_Problem description_: Reproduce every one of the rows below word for word, but omit the pictures.

_Dataset rows_:
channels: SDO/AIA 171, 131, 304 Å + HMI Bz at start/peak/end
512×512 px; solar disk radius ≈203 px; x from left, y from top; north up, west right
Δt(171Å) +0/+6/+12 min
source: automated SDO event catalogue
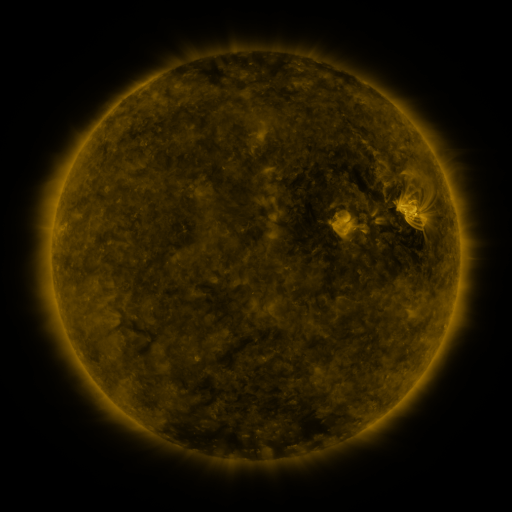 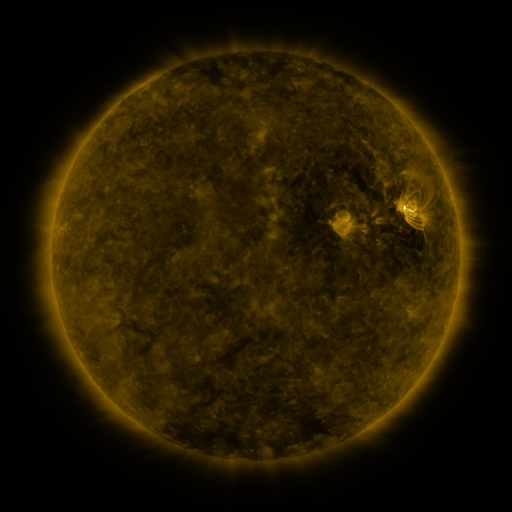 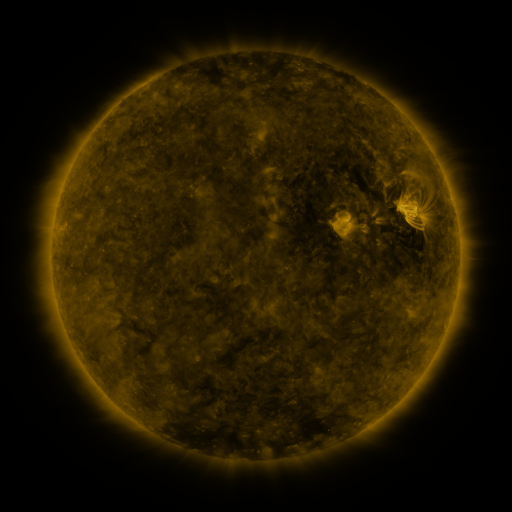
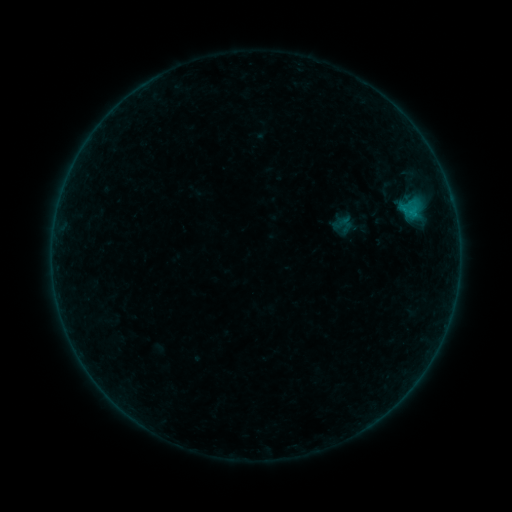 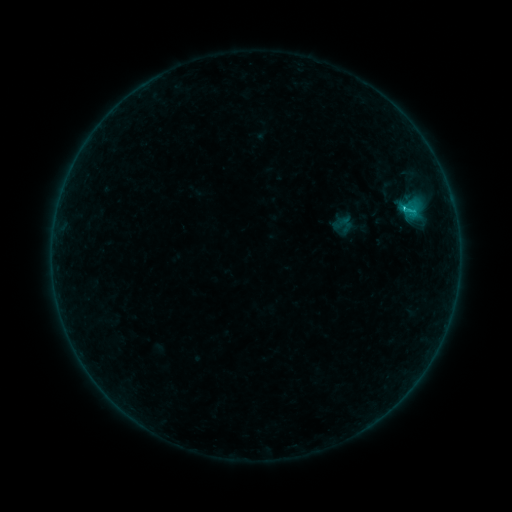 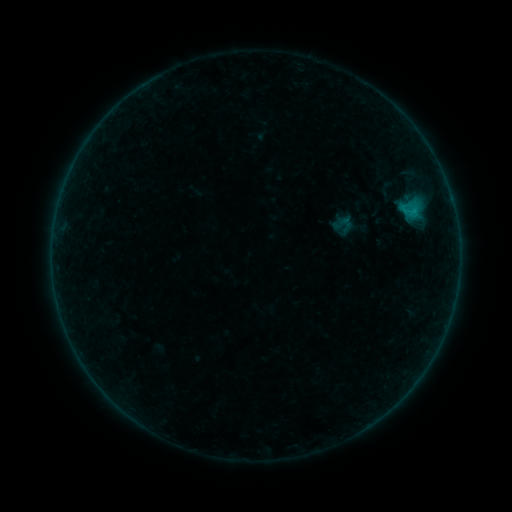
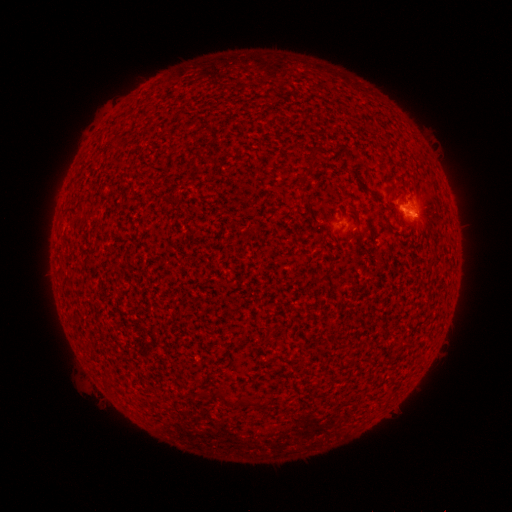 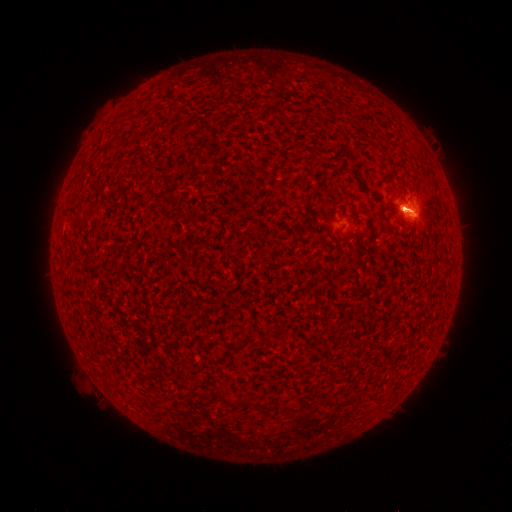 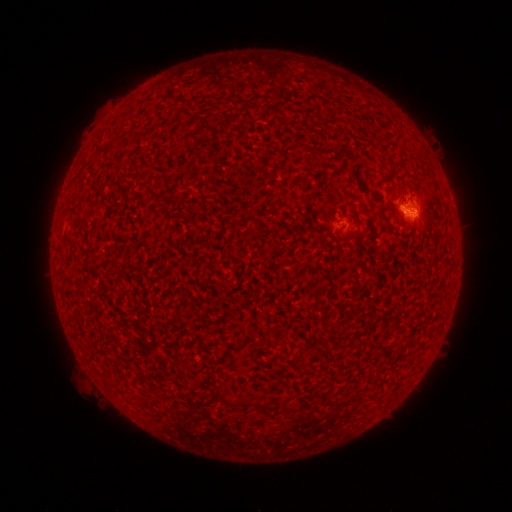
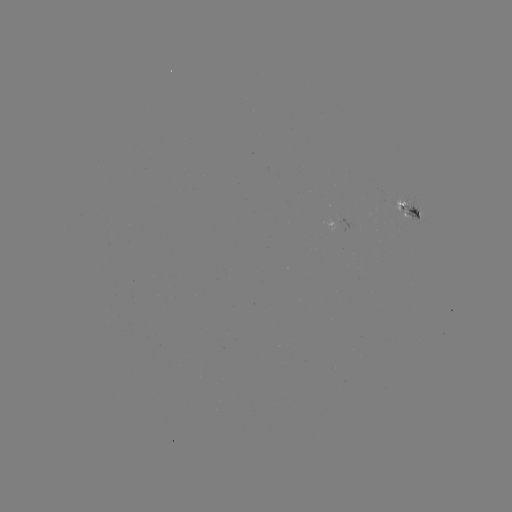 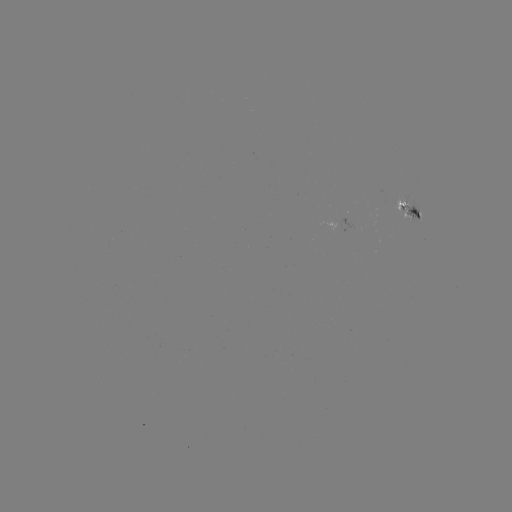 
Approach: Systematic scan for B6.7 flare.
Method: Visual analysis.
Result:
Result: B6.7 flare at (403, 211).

_Answer to the task_:
channels: SDO/AIA 171, 131, 304 Å + HMI Bz at start/peak/end
512×512 px; solar disk radius ≈203 px; x from left, y from top; north up, west right
Δt(171Å) +0/+6/+12 min
source: automated SDO event catalogue
Approach: Systematic scan for B6.7 flare.
Method: Visual analysis.
Result:
Result: B6.7 flare at (403, 211).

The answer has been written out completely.